Am 24. Oktober Anno 1806 hatte Napoleon Potsdam erreicht. Spandau ergab sich, ohne einen Schuß zu tun, und am 27. Oktober hielt Napoleon seinen glänzenden Einzug in Berlin. Glockengeläut und Kanonensalut begrüßten von 4 Uhr nachmittags an den zum Kaiser avancierten Korporal aus Korsika, der dann durchs Brandenburger Tor in die Linden einritt, um von französischen Regimentern und einer gewaltigen Volksmasse begrüßt zu werden.

»Vive l’Empereur!« riefen nicht nur die Truppen, sondem auch die Berliner, die durch die Katastrophe von Jena und Auerstedt noch schockiert waren. Genannte Chronik vermerkt: »Die schmachvolle Kriecherei der Berliner aller Stände war so groß, daß Napoleon kopfschüitelnd sagte, er wisse nicht, ob er sich über das, was er in Berlin sähe und höre, freuen oder schämen solle.« Ein gewisser Lange gab ein Schandblatt heraus, den »Telegraf«, »in welchem er den Kaiser Napoleon als einen Halbgott hinstellte und, um sich bei den Siegern recht beliebt zu machen, in schmutziger Weise versuchte, selbst den weiblichen Ruf der Königin Louise zu beflecken«.
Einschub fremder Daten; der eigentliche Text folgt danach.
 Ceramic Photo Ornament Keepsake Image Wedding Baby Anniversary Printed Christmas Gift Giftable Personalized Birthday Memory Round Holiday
Ruhe war die erste Bürgerpflicht – man hatte des Grafen Schulenburg wohlmeinenden, wenn auch nicht sehr heldenmütigen Rat nicht nur beherzigt, sondern ins Übel der Kollaboration hinein übertrieben. Alles schon einmal dagewesen, möchte man wieder einmal seufzen. Zwischen der bartzwirbelnden Siegeszuversicht einer Armee, die sich aus den Lorbeeren des Alten Fritzen ein sanftes Ruhebett gemacht hatte, um sich dann bei Jena und Auerstedt ein bißchen zu spät den Schlaf aus den Augen zu reiben, und der so heftig getadelten Liebedienerei der tapferen Berliner vor 150 Jahren schwankte offenbar schon damals unser Volkscharakter hin und her.
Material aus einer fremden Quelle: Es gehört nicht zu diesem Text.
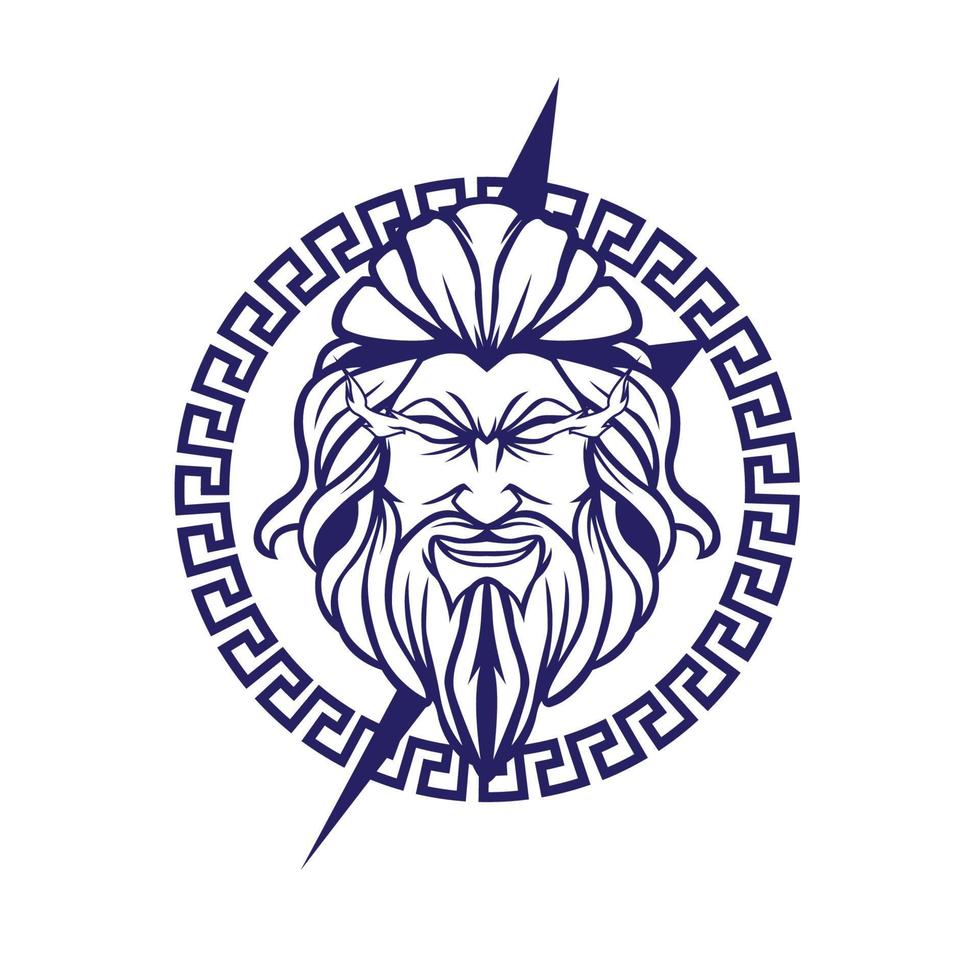 uma grego Deus do Zeus logotipo com grandes barba e cabelo branco fundo vetor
Es lägen doch wohl Würde und Vernunft einer Nation genau in der Mitte zwischen dem Täterätä von »Siegreich wollen wir Frankreich schlagen« und dem schlotternden »Jetzt ist Ruhe die erste Bürgerpflicht, ich bitte darum«. Bittere Lehren immer wieder. Haben wir was gelernt in 150 Jahren? Unsere Chronik vermerkt, so muß gerechteweise hinzugefügt werden, daß später, als auf den Glanz des napoleonischen Einzuges Unter den Linden der Katzenjammer folgte: unaufhörliche Einquartierungen, strenge Zensur und immer größere Reparationen, daß damit die Berliner ihren Stolz wiederfanden, den sie dann freilich gleich in nationalistischen Revanchetönen ausdrückten.
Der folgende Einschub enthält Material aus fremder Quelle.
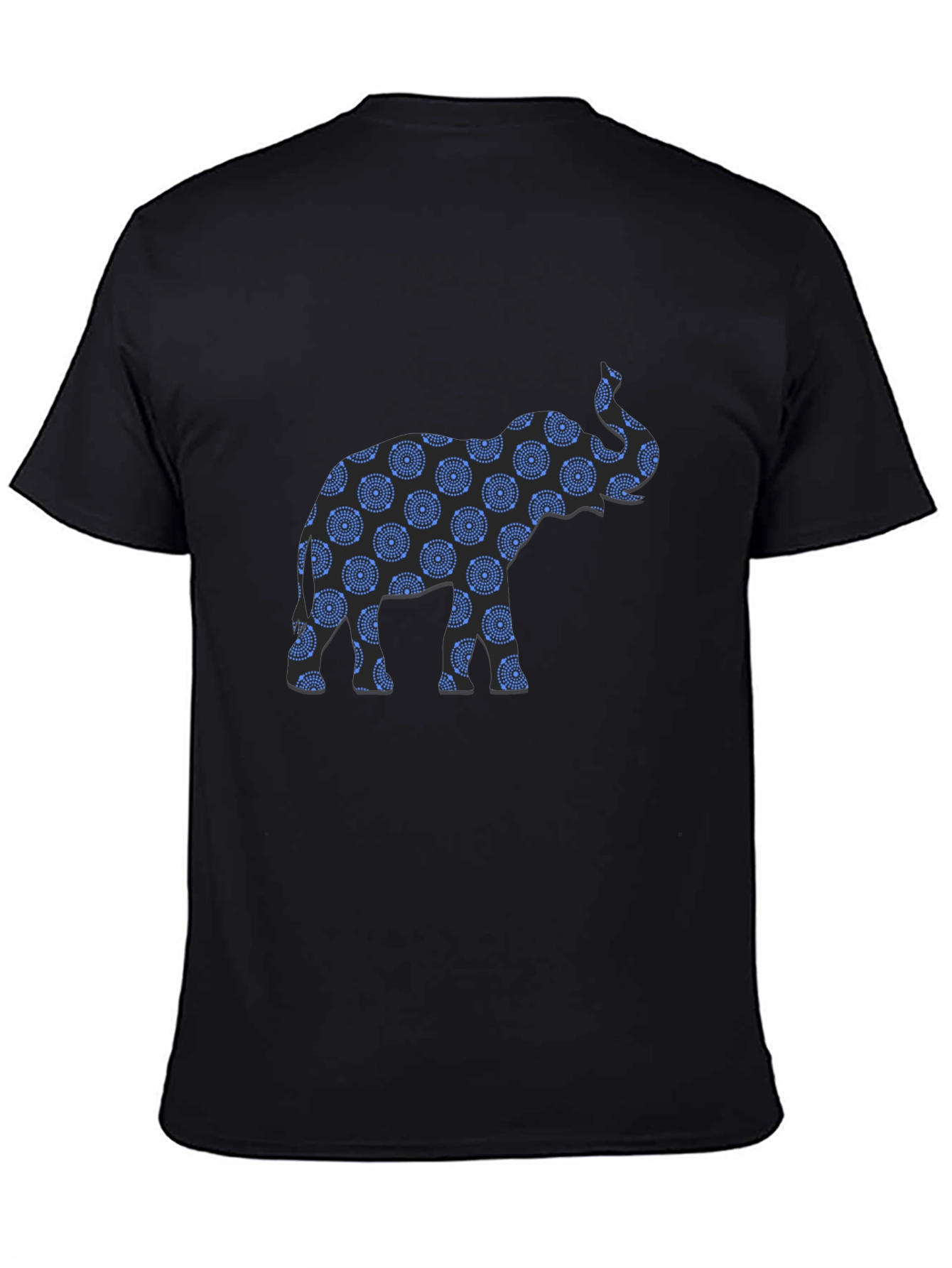 Elephant Print Black T-Shirt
Verehrt sei der greise Prediger Ermann, der es wagte, zu Napoleon zu sagen: »Sire, ce n’est pas vrai!«, als der übermütige Welteroberer in Ermanns Gegenwart vor einer Gesellschaft beleidigende Worte gegen die Königin Louise fallen ließ. Es ist überliefert, daß Ermann künftig die Achtung des Kaisers genoß. Kollaborateure hingegen wie der Journalist Lange wurden nunmehr vom Volke und, wie die Chronik formulierte, auch vom »vornehmen Pöbel« gemieden. Hoch gerühmt wird im Auf und Ab der Zeiten immer wieder der Herr Intendant Iffland, der das Berliner Theater mit Takt und Festigkeit durch die Franzosenbesetzung steuerte.

Ach ja, wie gerne sind wir doch alle bereit, wenn Gefahr droht, zu sagen: »Ruhe ist die erste Bürgerpflicht, ick jehorche!« Aber wie schwer muß man immer wieder für so ein Schläfchen im Schilderhaus bezahlen! Das erfuhren die Berliner 1806, und sie haben in den letzten Jahren bewiesen, daß sie es nicht ganz vergessen hatten.